カントの純粋理性批判と並び、とにかく「難しい」と言われるいわくつきの骨太本。しかし、西洋思想と東洋思想の融合に挑戦した日本初のオリジナル哲学は、思考や教養の幅を広げること間違いなし。本サイトでは、詳細な注釈と解説がついた講談社学術文庫版(小坂国継注釈)をオススメする。
※第3編「善」・第4編「宗教」が西田の言いたいこと、第1編「純粋経験」・第2編「実在」が西田哲学の理論的基礎となっているので、第3編から読むと読みやすい(西田自身も第1編は省略してよいと言っている)
【西田幾多郎が伝えたいこと】
善とは一言でいえば「人格の実現」である。人間の本性及び宇宙の統一原理は同一であって、そこには後天的な知識や判断の影響を受けない普遍的な「意志」が存在する。その意志を実現することが人格の実現であり善の実践である。
「この世界がどうあるか」「人間はどう生きるべきか」という実在を知るには「純粋経験(≒直感)」が必要であるという点は西洋哲学的(イギリス経験論)であるし、その究極が「知的直観(≒自分と宇宙が一致する梵我一如)」であるという点は東洋哲学的(ウパニシャッド哲学)である。
第29位「歴史とは何か」カー
【どんな本?】
歴史哲学の大家E・H・カーが1961年にケンブリッジ大学で講演した「歴史とは何か」を書籍化したもの。

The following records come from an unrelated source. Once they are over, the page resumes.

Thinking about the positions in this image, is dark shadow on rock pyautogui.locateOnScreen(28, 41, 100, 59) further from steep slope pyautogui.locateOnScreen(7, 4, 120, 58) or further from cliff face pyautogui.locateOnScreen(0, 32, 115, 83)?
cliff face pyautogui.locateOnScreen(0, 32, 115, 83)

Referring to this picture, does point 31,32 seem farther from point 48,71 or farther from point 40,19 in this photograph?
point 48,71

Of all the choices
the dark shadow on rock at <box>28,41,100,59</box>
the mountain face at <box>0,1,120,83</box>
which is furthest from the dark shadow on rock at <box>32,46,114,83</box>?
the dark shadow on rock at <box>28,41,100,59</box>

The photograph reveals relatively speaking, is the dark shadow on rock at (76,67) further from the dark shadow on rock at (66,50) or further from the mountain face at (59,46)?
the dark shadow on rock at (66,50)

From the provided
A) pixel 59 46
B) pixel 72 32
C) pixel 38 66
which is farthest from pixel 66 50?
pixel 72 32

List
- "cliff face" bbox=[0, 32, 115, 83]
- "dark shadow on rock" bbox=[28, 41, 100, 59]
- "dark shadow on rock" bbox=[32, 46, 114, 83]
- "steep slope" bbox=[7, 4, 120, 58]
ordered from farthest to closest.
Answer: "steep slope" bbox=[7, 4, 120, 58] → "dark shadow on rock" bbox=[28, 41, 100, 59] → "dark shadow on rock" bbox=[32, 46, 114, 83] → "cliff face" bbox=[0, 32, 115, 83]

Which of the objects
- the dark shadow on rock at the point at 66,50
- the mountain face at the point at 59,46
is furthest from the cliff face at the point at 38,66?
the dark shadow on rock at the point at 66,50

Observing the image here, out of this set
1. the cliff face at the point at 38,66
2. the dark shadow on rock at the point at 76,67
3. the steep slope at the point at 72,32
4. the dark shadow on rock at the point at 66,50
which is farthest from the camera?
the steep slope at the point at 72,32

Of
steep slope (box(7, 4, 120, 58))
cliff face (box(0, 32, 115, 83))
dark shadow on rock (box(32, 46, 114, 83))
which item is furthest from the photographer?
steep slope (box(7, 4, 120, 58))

歴史とは客観的事実を集めることではなく、事実の背後にある価値体系や思想体系まで含めて解釈し、後世に伝達することだと主張する。欧米では、歴史を学ぶ者にとって「必読書」と言われている。
【カーが伝えたいこと】
過去の諸事件に秩序を与え、これを解釈し、社会の役に立てることが歴史家の仕事である。しかし、いくつか心に留めておくべきことがある。
まず、歴史は科学ではない。次に完全に客観的な歴史などあり得ない。偉人の成果だけに着目して歴史を把握することも誤っている。また、歴史にゴールは無いし、歴史には進歩も後退もある。ただ、進歩を信じ、後世のためにそれまでの経験を伝達する義務を果たすだけである。
第30位「般若心経」
【どんなお経?】
大乗仏教の経典『大般若経』600巻のエッセンスを262文字に凝縮。釈迦が到達したとされる真理を含めて、それまでの仏教で信じられてきた教義を否定しまくるロックなお経。その破壊力は「東洋のニーチェ」といった趣。
何しろこれ一冊で仏教の神髄が理解できるのだから、読まない手はない。神を信仰して天国に行こうとするユダヤ教やキリスト教とは正反対に、「世の全ては空(くう)である」ことを体得することで人生の苦しみから逃れるという斬新なアプローチが展開される。Apple創業者のスティーブ・ジョブズが般若心経に影響を受けていたことは有名。
【般若心経が伝えたいこと】
「完全なる智慧」から見れば、世の中のあらゆる現象や物質は実体を持たず、 無限の関係性の中で絶えず変化するものであって、人間が持つ苦悩や災いなど、そもそも無い。だからあなたは苦しむ必要などないのだ。
第31位「エミール」ルソー
【どんな本?】
ルソー思想の集大成であり、教育学の古典中の古典。少年エミールがソフィーと結婚するまでの25年を「私」が見守り、助言し、文明社会によってゆがめられない自然人の理想を目指して指導するという哲学・道徳・教育小説。
『社会契約論』が民主主義の制度論である一方、本書は民主主義を担う人材論と言える。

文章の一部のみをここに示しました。